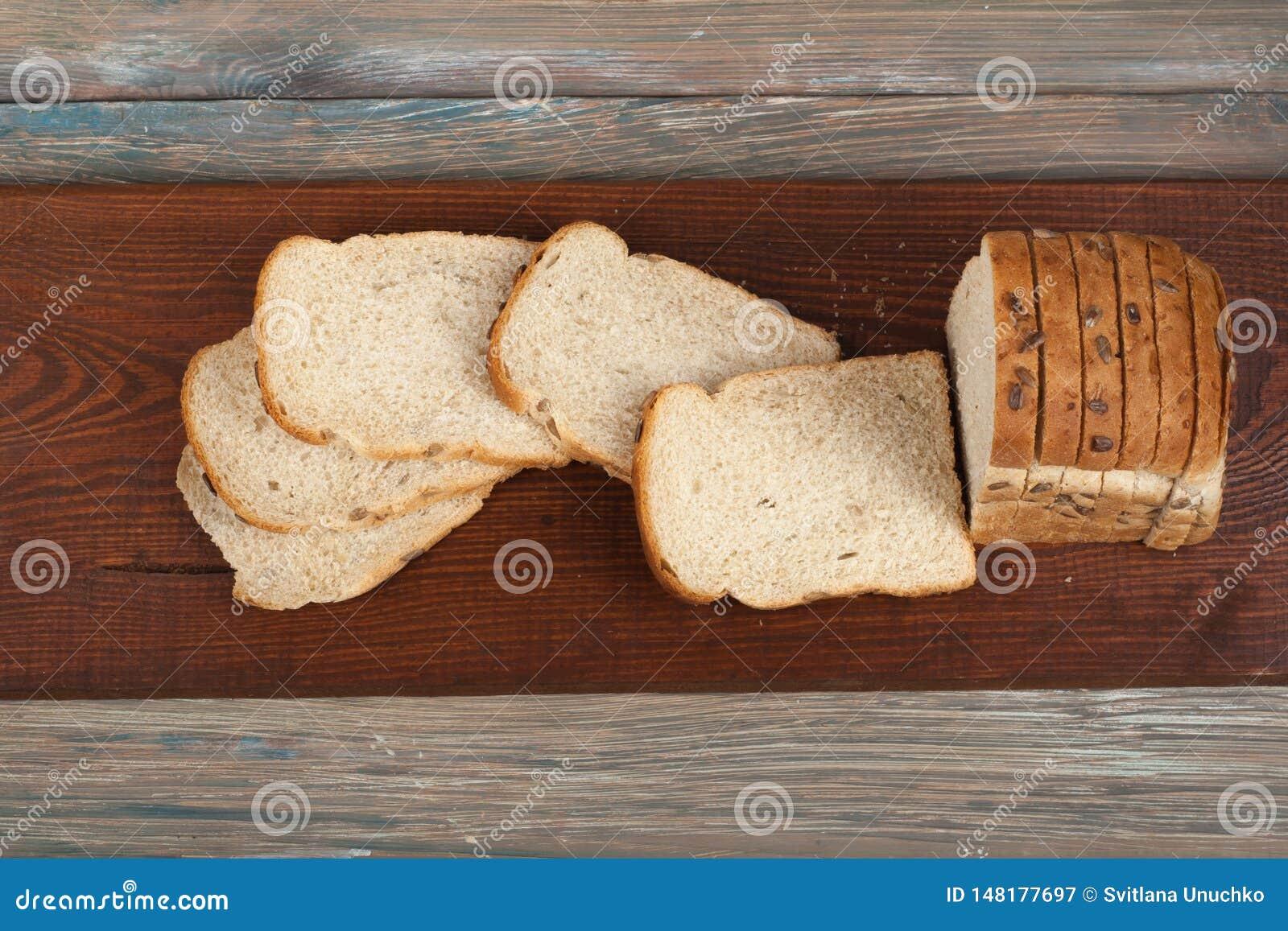 Muchos panes y rollos mezclados del pan cocido en fondo de madera de la tabla Visi?n superior
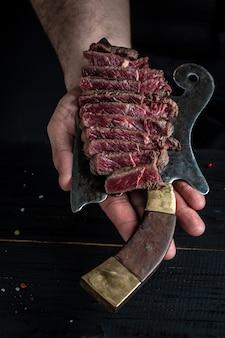 Bife de alcatra suculento de bife de mármore mal passado servido em açougueiro de carne velha, close-up. cozinhar bife de carne pela mão do chef.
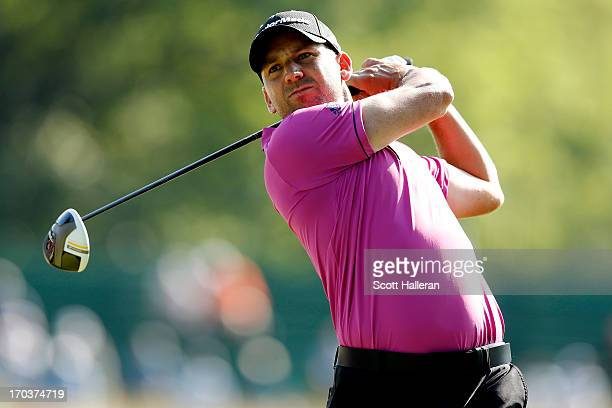 Sergio Garcia of Spain hits a tee shot during a practice round prior to the start of the 113th U.S. Open at Merion Golf Club on June 12, 2013 in...
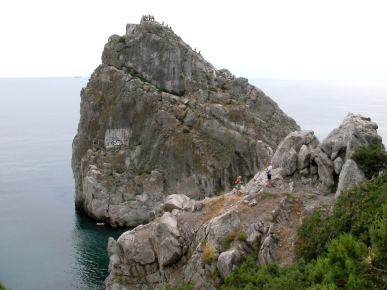Tourists climb on the rock Diva in Simeiz in Crimea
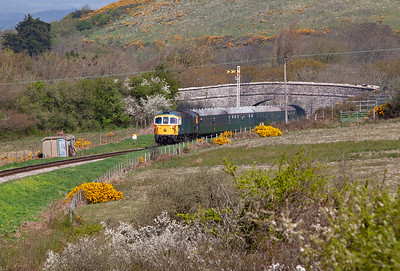 A down train emerges from the under bridge on Corfe Common at Townsend, 33108 leads 2S05 1045 from Norden to Swanage.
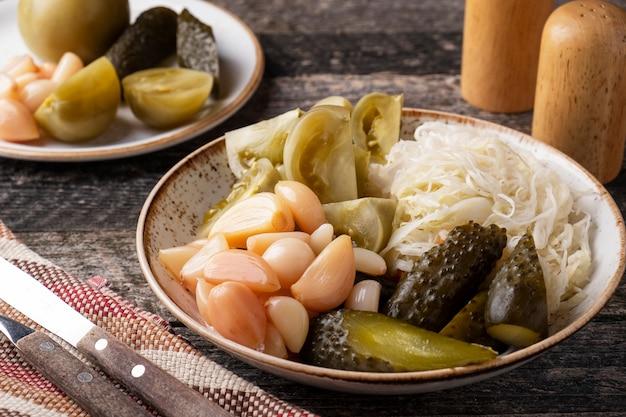 Fermentierter kohl, gurken, tomaten und knoblauch auf einem teller. kalter snack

——————

◆ **Problem statement**
Instructions for the listing above: set down every entry exactly and drop any image.

◆ **Exercise answer**
 Muchos panes y rollos mezclados del pan cocido en fondo de madera de la tabla Visi?n superior
 Bife de alcatra suculento de bife de mármore mal passado servido em açougueiro de carne velha, close-up. cozinhar bife de carne pela mão do chef.
 Sergio Garcia of Spain hits a tee shot during a practice round prior to the start of the 113th U.S. Open at Merion Golf Club on June 12, 2013 in...
Tourists climb on the rock Diva in Simeiz in Crimea
 A down train emerges from the under bridge on Corfe Common at Townsend, 33108 leads 2S05 1045 from Norden to Swanage.
 Fermentierter kohl, gurken, tomaten und knoblauch auf einem teller. kalter snack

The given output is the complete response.